Supplied passage:
• • • •

The barrier request itself is asynchronous, but any subsequent
request will block until the barrier completes.

The reason for clearing the barrier flag is that a barrier request is
allowed to fail.  If we pass a non-empty barrier through a striping
raid level it is conceivable that part of it could succeed and part
could fail.  That would be way too hard to deal with.
So if the first run of zero length barriers succeed, we assume all is
sufficiently well that we send the request and ignore errors in the
second run of barriers.

RAID5 needs extra care as write requests may not have been submitted
to the underlying devices yet.  So we flush the stripe cache before
proceeding with the barrier.

Note that the second set of zero-length barriers are submitted
immediately after the original request is submitted.  Thus when
a personality finds mddev->barrier to be set during make_request,
it should not return from make_request until the corresponding
per-device request(s) have been queued.

That will be done in later patches.

Signed-off-by: NeilBrown <neilb@suse.de>
---
 drivers/md/linear.c    |    2 +-
 drivers/md/md.c        |  105 +++++++++++++++++++++++++++++++++++++++++++++++-
 drivers/md/md.h        |   12 +++++
 drivers/md/multipath.c |    2 +-
 drivers/md/raid0.c     |    2 +-
 drivers/md/raid10.c    |    2 +-
 drivers/md/raid5.c     |    8 +++-
 7 files changed, 126 insertions(+), 7 deletions(-)

diff --git a/drivers/md/linear.c b/drivers/md/linear.c
index 1ceceb3..3b3f77c 100644
--- a/drivers/md/linear.c
+++ b/drivers/md/linear.c
@@ -292,7 +292,7 @@ static int linear_make_request (struct request_queue *q, struct bio *bio)
 	int cpu;
 
 	if (unlikely(bio_rw_flagged(bio, BIO_RW_BARRIER))) {
-		bio_endio(bio, -EOPNOTSUPP);
+		md_barrier_request(mddev, bio);
 		return 0;
 	}
 
diff --git a/drivers/md/md.c b/drivers/md/md.c
index eaf0a92..c94b6cd 100644
--- a/drivers/md/md.c
+++ b/drivers/md/md.c
@@ -217,12 +217,12 @@ static int md_make_request(struct request_queue *q, struct bio *bio)

• • • •

Data:
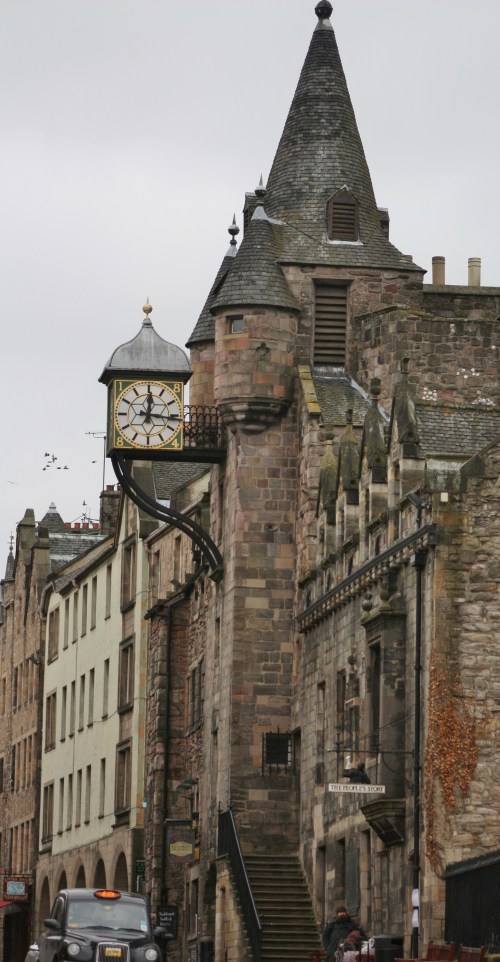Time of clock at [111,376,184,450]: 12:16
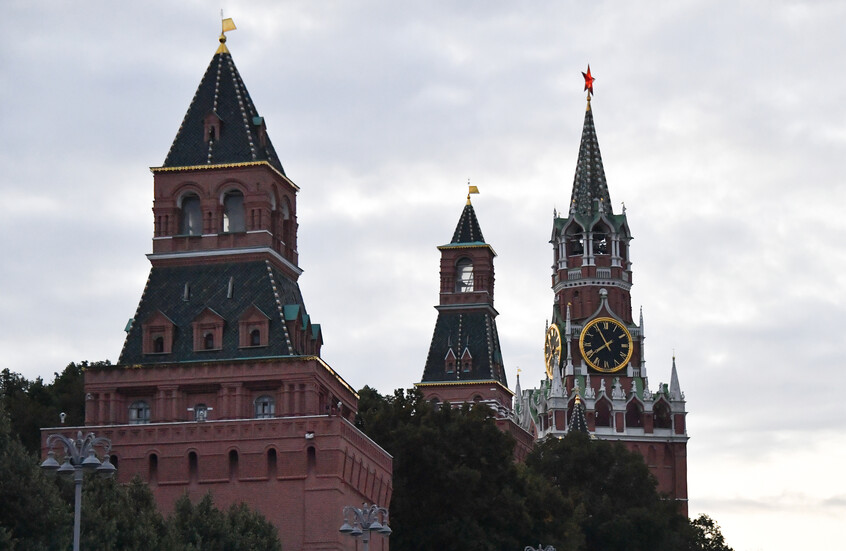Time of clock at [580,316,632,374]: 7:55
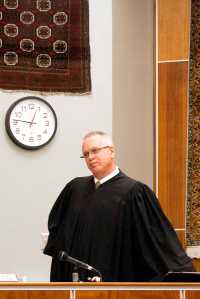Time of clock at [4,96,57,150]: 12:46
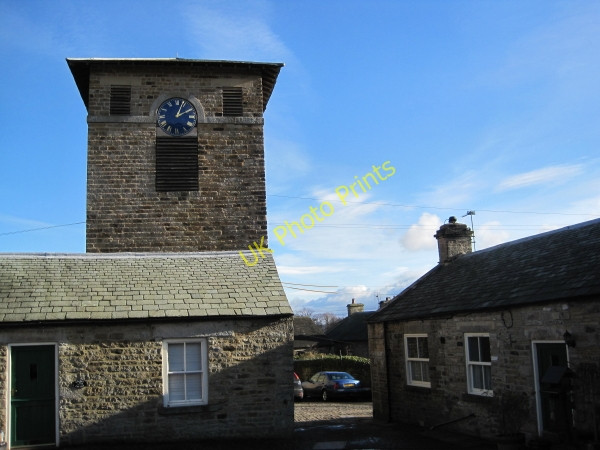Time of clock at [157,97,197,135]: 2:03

• • • •

Objectives:
(a) Print the barrier patch word for word, starting at "if (unlikely(bio_rw_flagged(bio, BIO_RW_BARRIER)))" and ending at "md_make_request(struct request_queue *q, struct bio *bio)".
(b) According to the barrier patch, why does RAID5 "flush the stripe cache before proceeding with the barrier"? Answer in one to three sentences.
(c) Pick up the barrier patch where it stops and continue it.
The listing is separate material from the barrier patch.

Answers to the problems:
(a)
if (unlikely(bio_rw_flagged(bio, BIO_RW_BARRIER))) {
-		bio_endio(bio, -EOPNOTSUPP);
+		md_barrier_request(mddev, bio);
 		return 0;
 	}
 
diff --git a/drivers/md/md.c b/drivers/md/md.c
index eaf0a92..c94b6cd 100644
--- a/drivers/md/md.c
+++ b/drivers/md/md.c
@@ -217,12 +217,12 @@ static int md_make_request(struct request_queue *q, struct bio *bio)

(b) RAID5 needs extra care because its write requests may not have been submitted to the underlying devices yet. Flushing the stripe cache first sends those writes down before the barrier proceeds.

(c)
 		return 0;
 	}
 	rcu_read_lock();
-	if (mddev->suspended) {
+	if (mddev->suspended || mddev->barrier) {
 		DEFINE_WAIT(__wait);
 		for (;;) {
 			prepare_to_wait(&mddev->sb_wait, &__wait,
 					TASK_UNINTERRUPTIBLE);
-			if (!mddev->suspended)
+			if (!mddev->suspended && !mddev->barrier)
 				break;
 			rcu_read_unlock();
 			schedule();
@@ -264,10 +264,110 @@ static void mddev_resume(mddev_t *mddev)
 
 int mddev_congested(mddev_t *mddev, int bits)
 {
+	if (mddev->barrier)
+		return 1;
 	return mddev->suspended;
 }
 EXPORT_SYMBOL(mddev_congested);
 
+/*
+ * Generic barrier handling for md
+ */
+
+#define POST_REQUEST_BARRIER ((void*)1)
+
+static void md_end_barrier(struct bio *bio, int err)
+{
+	mdk_rdev_t *rdev = bio->bi_private;
+	mddev_t *mddev = rdev->mddev;
+	if (err == -EOPNOTSUPP && mddev->barrier != POST_REQUEST_BARRIER)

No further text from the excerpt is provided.